Whatever you think of Jose Padilla personally, Andrew Patel has it right. We're teetering on the brink of a dangerous plunge. Take a good look into that hole, America. Take a good, long look. If President Bush and company are successful in emulating Abraham Lincoln's "I think it's a good idea, and I have the biggest guns on my side, therefore I can," example, they will strengthen the belief that presidents can throw the Constitution out – and all of our most sacred freedoms with it – as long as they claim to be "protecting the country" in the process. This precedent could lead to American citizens, a host of modern day Merrymans, being squirreled away in federal prisons based on hearsay, misinformation, or even spurious and politically motivated charges.

Don't think it could happen here? Our Founding Fathers did. (You remember them, right? That group of funny, pointy-headed idealists that school children used to learn about when they really should have been practicing self-esteem and New Math or writing hate mail to Charlton Heston?). In framing our Constitution, they reviewed the history of civil government and concluded that most of it was the history of tyranny, that much of that tyranny was somehow good-intentioned, and that man has a startling predilection for repeating his worst mistakes. Furthermore, they thought all of that was a darned shame, and they resolved to include safeguards in our Constitution that would help prevent such from happening on these shores. Ultimately, the American people themselves allowed the tyranny to creep in anyway, as Benjamin Franklin (pointy-headed idealist extraordinaire) predicted they would; but that doesn't necessarily mean that we must allow this to continue.

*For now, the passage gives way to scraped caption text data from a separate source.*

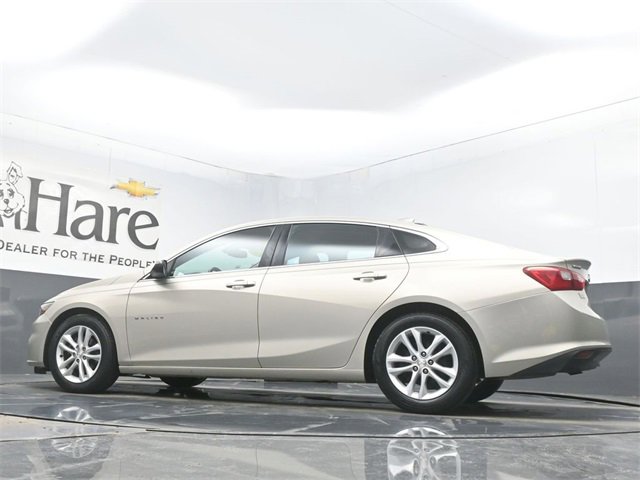 Used 2016 Chevrolet Malibu LT image 52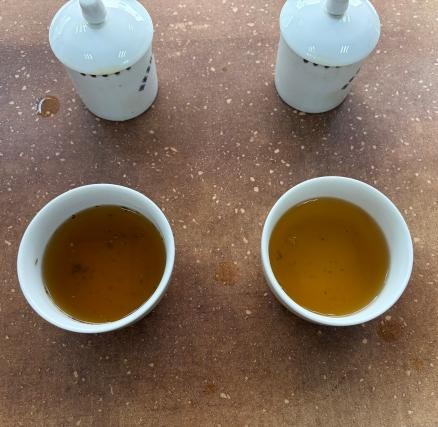 Select Artisanal Gunpowder Green Tea Mellow Taste Tea For Global Wholesale Buyers factory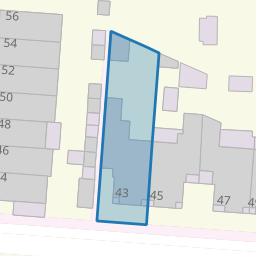 Perceel DNN00-L-6696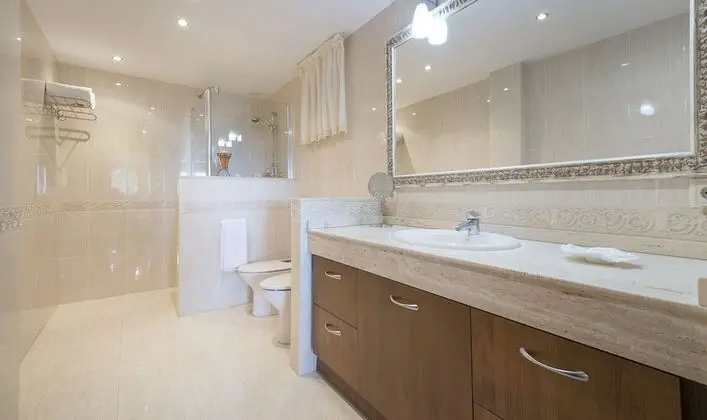 Villa, 3 Yatak Odası, Kişiye Özel Havuzlu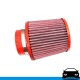 BMC Air Filter Pod Open  Plastic Top 90mm In / 150mm W / 183mm L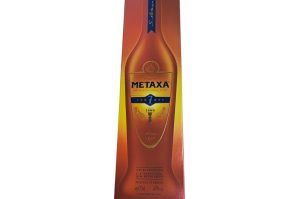 Metaxa 7 Stern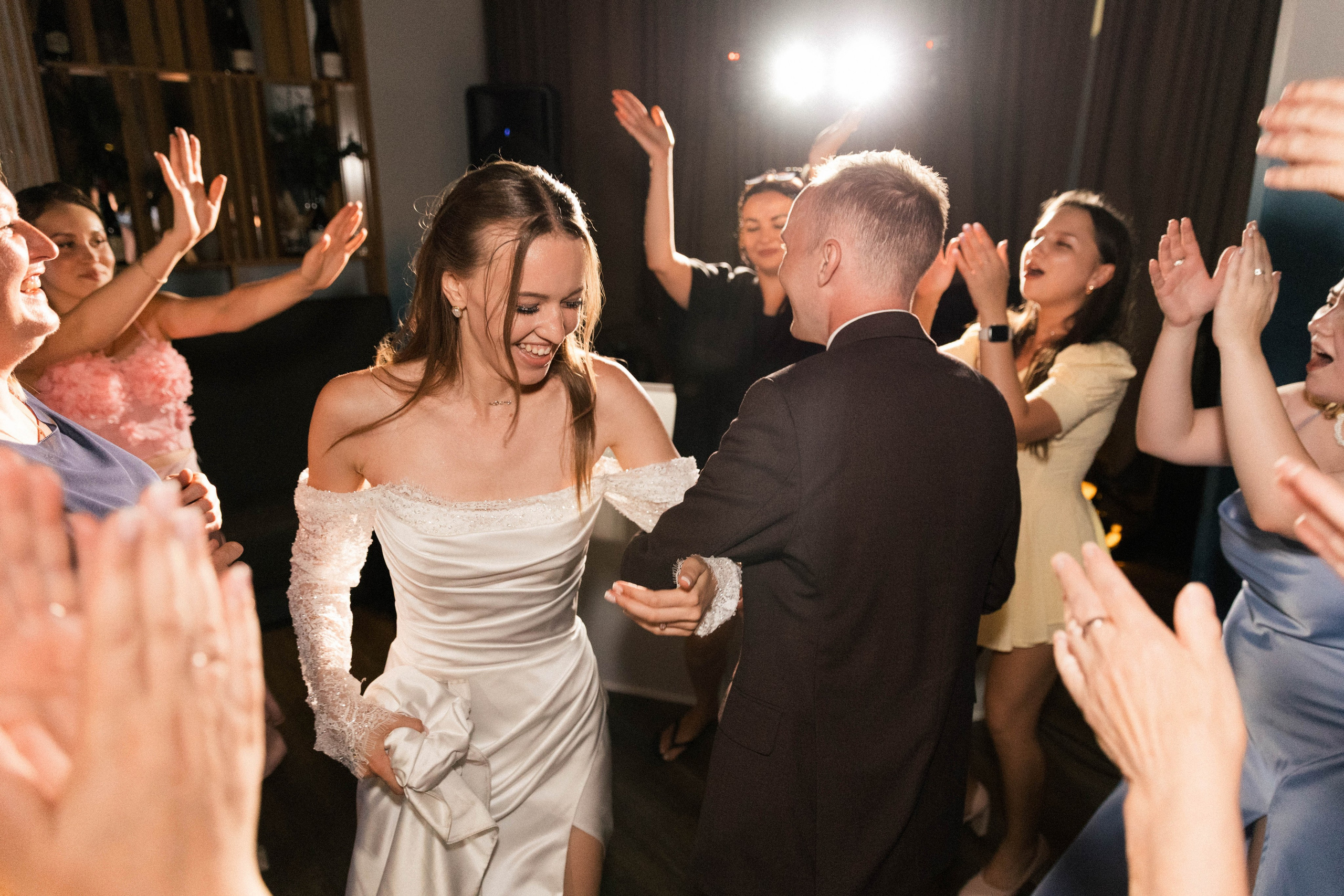 Елизавета и Артём. Семейный и свадебный фотограф Нижний Новгород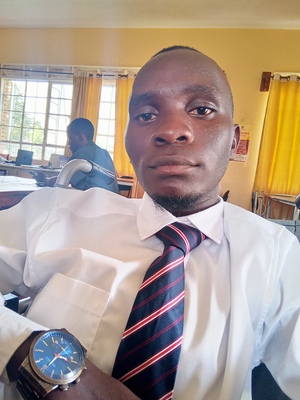 user big profile image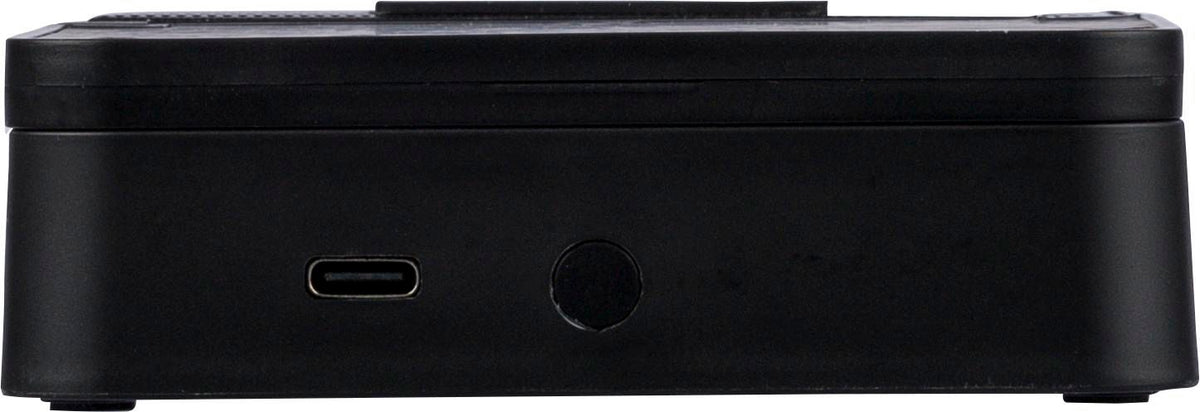 Draadloze oplader Elias | 3-in-1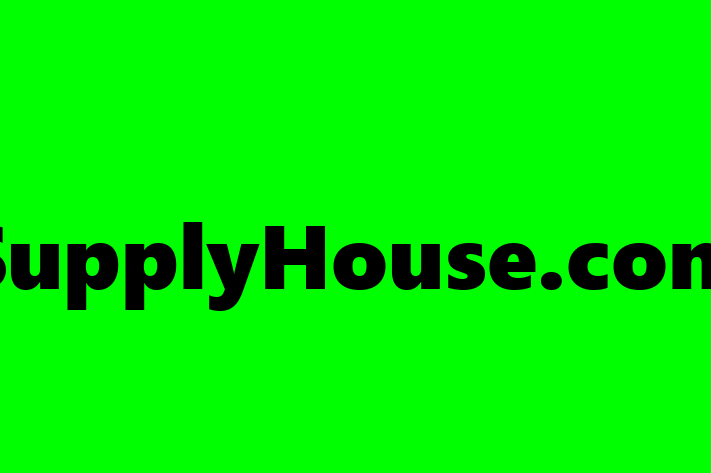 People Management SupplyHouse.com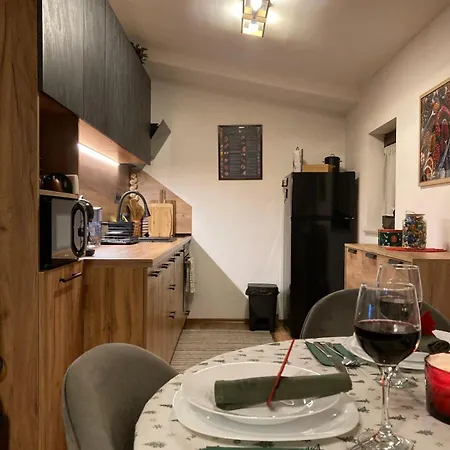 студио за гости петрови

I've been more than a little sarcastic in this rather lengthy piece, but I do seriously hope that I may have inspired you to reconsider the idea of "enemy combatants"; the concept that security comes at the price of abandoning certainty; and the notion that there is a glass box containing a crown and a scepter in the Oval Office, and with the words "In Case of Emergency, Break Glass" stenciled on the front. You may not care about Jose Padilla; and, to be honest, he may not be worth caring about. But you may care more about the next suspected enemy combatant that comes along. You may know that person. You may BE that person. And if that unfortunate day arrives, the position you took on the Padilla case may very well come knocking at your door, arm-in-arm with the ghost of John Merryman. The Padilla case is truly about far more than the fate of one man, who may or may not be guilty. It's about a priceless principle, the rule of law; a principle we are in danger of throwing away because we're so busy concentrating on the threat from without that we're ignoring the equally, if not more, dangerous threat from within.

Consider the words of Sir William Blackstone (British pointy-headed idealist extraordinaire):

To bereave a man of life or by violence to confiscate his estate, without accusation or trial, would be so gross and notorious an act of despotism as must at once convey the alarm of tyranny throughout the whole nation; but confinement of the person, by secretly hurrying him to jail, where his sufferings are unknown or forgotten, is a less public, a less striking, and therefore a more dangerous engine of arbitrary government.